Science in Christian Perspective
Letter to the Editor
Reply by Seely
Paul H. Seely
2365 S.F. 60th Portland, Oregon 97215
From JASA 21 (September 1969): 94
Thank you for the opportunity to reply to Drs. Harris and Newman [same issue ed.]. Dr. Harris appeals to guilt by association, name-dropping, glittering generality, ad hominem argument, begging the question, name-calling, and a series of unsubstantiated generalities and logical non-sequiturs. If I am wrong in my understanding of God's written Word, I sincerely desire correction. But, is it too much to ask that before recanting I be shown from Scripture, lexica, linguistics, or logic that the Biblical firmament is not solid, and that Sheol is not conceived in part as a subterranean realm of the dead?

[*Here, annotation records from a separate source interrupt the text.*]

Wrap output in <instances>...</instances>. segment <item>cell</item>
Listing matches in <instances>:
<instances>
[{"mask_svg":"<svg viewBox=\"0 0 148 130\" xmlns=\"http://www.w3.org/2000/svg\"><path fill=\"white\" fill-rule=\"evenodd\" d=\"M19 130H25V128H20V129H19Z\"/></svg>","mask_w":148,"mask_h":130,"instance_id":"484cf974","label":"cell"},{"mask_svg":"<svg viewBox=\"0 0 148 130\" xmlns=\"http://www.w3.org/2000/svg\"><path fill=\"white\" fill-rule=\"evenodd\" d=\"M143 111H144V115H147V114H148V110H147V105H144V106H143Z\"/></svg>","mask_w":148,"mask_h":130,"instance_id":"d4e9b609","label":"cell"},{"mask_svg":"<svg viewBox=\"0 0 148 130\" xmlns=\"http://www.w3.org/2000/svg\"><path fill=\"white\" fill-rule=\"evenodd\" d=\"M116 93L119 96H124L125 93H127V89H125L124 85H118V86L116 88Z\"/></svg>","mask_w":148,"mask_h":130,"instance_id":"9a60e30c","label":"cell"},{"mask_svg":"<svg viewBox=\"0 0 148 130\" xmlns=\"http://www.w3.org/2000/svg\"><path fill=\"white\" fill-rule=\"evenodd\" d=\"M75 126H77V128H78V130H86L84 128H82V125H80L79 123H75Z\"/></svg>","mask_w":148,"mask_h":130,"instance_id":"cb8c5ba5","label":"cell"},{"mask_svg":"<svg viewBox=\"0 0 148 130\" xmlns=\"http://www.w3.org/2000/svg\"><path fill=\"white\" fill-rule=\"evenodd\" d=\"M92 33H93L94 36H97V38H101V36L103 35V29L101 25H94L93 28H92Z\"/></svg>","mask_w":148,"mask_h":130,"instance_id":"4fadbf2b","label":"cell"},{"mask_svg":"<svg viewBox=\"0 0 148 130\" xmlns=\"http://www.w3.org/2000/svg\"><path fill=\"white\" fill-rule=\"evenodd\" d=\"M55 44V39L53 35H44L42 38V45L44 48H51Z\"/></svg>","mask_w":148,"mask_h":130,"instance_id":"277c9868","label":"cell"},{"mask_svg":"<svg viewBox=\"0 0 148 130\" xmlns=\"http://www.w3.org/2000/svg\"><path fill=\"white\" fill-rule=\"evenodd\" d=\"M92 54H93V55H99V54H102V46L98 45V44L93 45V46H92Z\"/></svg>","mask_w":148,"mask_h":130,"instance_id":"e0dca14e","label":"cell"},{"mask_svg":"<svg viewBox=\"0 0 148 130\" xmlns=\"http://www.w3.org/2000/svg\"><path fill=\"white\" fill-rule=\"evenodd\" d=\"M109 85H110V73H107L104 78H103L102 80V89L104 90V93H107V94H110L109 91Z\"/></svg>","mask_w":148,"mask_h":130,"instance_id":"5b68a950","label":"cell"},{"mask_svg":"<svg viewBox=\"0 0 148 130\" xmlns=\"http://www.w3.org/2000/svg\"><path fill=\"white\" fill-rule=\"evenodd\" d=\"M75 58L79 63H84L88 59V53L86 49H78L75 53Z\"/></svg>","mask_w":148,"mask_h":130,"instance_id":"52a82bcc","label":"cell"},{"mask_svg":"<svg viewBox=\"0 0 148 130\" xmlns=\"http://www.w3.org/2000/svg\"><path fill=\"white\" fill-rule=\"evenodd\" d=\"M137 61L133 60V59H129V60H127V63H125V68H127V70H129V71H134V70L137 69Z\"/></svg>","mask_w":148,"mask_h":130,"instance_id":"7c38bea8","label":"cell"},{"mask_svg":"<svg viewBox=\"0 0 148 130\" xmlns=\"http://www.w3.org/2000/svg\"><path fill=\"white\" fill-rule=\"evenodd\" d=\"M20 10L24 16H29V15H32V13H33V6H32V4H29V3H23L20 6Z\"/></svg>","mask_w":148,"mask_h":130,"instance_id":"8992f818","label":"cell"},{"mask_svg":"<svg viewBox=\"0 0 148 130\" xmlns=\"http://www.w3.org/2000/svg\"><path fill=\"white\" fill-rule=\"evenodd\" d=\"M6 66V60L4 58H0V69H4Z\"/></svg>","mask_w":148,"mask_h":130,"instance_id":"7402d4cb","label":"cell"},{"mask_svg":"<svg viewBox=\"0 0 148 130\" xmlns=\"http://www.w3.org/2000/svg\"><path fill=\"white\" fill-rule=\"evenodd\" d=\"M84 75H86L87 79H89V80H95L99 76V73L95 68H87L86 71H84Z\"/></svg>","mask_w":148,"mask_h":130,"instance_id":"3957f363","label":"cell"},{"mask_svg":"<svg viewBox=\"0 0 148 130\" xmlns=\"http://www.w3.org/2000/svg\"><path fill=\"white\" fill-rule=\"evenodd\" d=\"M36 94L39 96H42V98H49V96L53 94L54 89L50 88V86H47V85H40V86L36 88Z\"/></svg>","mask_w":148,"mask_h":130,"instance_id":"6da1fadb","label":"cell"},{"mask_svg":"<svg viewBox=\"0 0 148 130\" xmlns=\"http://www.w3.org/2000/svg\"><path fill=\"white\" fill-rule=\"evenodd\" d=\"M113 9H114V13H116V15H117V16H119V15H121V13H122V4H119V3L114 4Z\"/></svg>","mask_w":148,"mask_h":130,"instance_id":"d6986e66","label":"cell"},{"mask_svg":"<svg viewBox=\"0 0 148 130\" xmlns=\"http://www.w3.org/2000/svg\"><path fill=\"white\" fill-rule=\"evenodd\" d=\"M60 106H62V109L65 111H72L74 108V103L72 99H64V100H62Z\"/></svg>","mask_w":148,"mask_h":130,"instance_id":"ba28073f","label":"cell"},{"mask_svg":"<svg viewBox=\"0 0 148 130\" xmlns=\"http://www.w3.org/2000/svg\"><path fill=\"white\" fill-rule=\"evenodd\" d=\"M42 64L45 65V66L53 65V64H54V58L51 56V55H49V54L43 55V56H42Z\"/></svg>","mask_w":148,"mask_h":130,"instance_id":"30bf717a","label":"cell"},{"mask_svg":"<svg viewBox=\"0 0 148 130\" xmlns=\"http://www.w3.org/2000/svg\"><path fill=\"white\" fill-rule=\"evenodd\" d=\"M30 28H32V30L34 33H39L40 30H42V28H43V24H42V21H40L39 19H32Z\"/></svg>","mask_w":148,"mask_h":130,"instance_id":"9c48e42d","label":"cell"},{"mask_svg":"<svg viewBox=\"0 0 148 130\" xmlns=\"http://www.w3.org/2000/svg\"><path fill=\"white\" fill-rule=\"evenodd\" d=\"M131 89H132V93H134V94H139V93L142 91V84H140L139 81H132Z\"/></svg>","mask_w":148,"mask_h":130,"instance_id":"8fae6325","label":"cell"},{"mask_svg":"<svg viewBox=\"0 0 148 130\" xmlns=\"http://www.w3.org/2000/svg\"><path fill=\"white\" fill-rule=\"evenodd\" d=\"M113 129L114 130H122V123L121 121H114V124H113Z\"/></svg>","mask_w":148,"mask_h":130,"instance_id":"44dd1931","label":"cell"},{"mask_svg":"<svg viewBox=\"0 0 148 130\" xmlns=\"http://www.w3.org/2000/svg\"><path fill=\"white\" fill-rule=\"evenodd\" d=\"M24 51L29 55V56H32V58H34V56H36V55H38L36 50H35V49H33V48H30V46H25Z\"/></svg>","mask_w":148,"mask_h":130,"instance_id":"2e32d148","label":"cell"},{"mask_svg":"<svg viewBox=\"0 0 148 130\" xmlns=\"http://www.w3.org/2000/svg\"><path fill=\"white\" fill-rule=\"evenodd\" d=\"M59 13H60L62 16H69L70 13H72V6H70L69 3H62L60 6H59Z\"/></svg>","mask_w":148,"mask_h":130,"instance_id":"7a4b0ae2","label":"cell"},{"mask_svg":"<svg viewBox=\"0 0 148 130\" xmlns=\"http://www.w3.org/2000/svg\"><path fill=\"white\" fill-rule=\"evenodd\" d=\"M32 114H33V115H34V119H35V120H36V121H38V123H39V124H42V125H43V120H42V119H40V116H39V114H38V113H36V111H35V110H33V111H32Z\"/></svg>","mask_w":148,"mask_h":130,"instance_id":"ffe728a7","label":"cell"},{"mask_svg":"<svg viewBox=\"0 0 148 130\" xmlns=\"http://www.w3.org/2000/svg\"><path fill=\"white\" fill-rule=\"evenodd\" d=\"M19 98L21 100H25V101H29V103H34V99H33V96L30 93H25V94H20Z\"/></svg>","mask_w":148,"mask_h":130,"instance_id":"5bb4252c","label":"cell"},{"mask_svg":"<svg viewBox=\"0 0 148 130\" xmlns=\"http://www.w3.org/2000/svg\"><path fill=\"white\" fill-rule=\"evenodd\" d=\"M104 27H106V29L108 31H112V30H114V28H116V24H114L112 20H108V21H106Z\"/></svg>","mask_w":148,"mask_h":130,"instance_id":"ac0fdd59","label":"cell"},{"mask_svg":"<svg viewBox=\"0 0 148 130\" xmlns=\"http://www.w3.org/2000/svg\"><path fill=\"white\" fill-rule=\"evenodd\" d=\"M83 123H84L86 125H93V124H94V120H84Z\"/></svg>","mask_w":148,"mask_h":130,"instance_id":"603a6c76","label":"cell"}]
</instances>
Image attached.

Dr. Newman's response to my article seems sincere but a little too facile. No one disagrees that all the Bible is inspired, but the nature of inspiration is subject to definition. And orthodox systematic theology has ever made distinctions that the Bible does not explicitly make. The question is, which direction does the evidence move the distinctions?

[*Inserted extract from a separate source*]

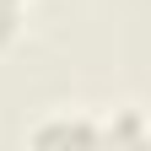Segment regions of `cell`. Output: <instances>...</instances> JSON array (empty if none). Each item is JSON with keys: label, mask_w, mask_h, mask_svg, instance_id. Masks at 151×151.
Returning <instances> with one entry per match:
<instances>
[{"label": "cell", "mask_w": 151, "mask_h": 151, "mask_svg": "<svg viewBox=\"0 0 151 151\" xmlns=\"http://www.w3.org/2000/svg\"><path fill=\"white\" fill-rule=\"evenodd\" d=\"M97 129L92 124H54V129H38V140H92Z\"/></svg>", "instance_id": "1"}, {"label": "cell", "mask_w": 151, "mask_h": 151, "mask_svg": "<svg viewBox=\"0 0 151 151\" xmlns=\"http://www.w3.org/2000/svg\"><path fill=\"white\" fill-rule=\"evenodd\" d=\"M16 22H22V0H0V43L16 38Z\"/></svg>", "instance_id": "2"}]
</instances>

As for etymology, Old Testament scholars often use it for presumptive evidence, even though it is a broken reed. However, I scarcely depend on etymology to define "firmament." Nor is Job 37:18 "the major point" of my case. I build my case on the gestalt and cumulative weight of a number of arguments, particularly as seen against the total lack of arguments for a non-solid firmament.

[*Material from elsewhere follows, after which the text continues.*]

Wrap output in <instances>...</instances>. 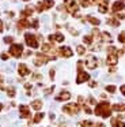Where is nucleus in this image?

ConcerningJob 37:18, one must realize that serious linguistics does not see words as univocal. The word sahaq does mean cloud in other places, but previous usage does not determine its meaning in Job 37:18. The word sapah, e.g., literally means "lip" in other places; but in job 12:20, it means "speech", and in Psalm 81:5, "language." One could translate job 12:20, and Psalm 81:5 "lip"; and even we understand, "Don't give me any of your lip." But even if one insists on such a rigid and literal translation one cannot argue that the qualitative nature of "lip" in job 12:20 or Psalm 81:5 is fleshly with blond and nerves. Most translators also will translate less literally in the first place, realizing that since "lip" is so closely associated with "speech" and "language" in some cases this word really refers to speech or language rather than to a literal lip. Similarly one can translate job 37:18 with "clouds," but even then one cannot argue that the qualitative nature of that which is spead out is not solid, but airy. For clouds in the Old Testament are so closely associated with heaven or firmament that in some cases "cloud" really refers to heaven or the firmament rather than to a literal cloud. One can see the close association that clouds have with heaven in the parallelism of Job 20:6, Isaiah 14:14, and Jeremiah 51:9, so close that the word sahaq, "cloud," is better translated "skies" or "heaven" or "firmament" in Pss. 36:5, 57:10 and 89:6, not to mention job 37:18. To many Hebrew minds, the clouds were about as high as one could go, bordering on the firmament itself. Deny the translation of "cloud' by "firmament" in the name of literalism, and one ends up with the embarassing theology that says that God's faithfulness reaches to the clouds, Psalm 36:5-the clouds, so low that even the moon is still thousands of miles higher, not to mention the upper limits of the universe. Since God's faithfulness reaches so much higher than the clouds, univocal literalism would make Psalm 36:5 blasphemous.
Really now, if it weren't for a priori commitment to an untraconservative tradition, would there be any who would argue against the Biblical picture of a three-storied universe?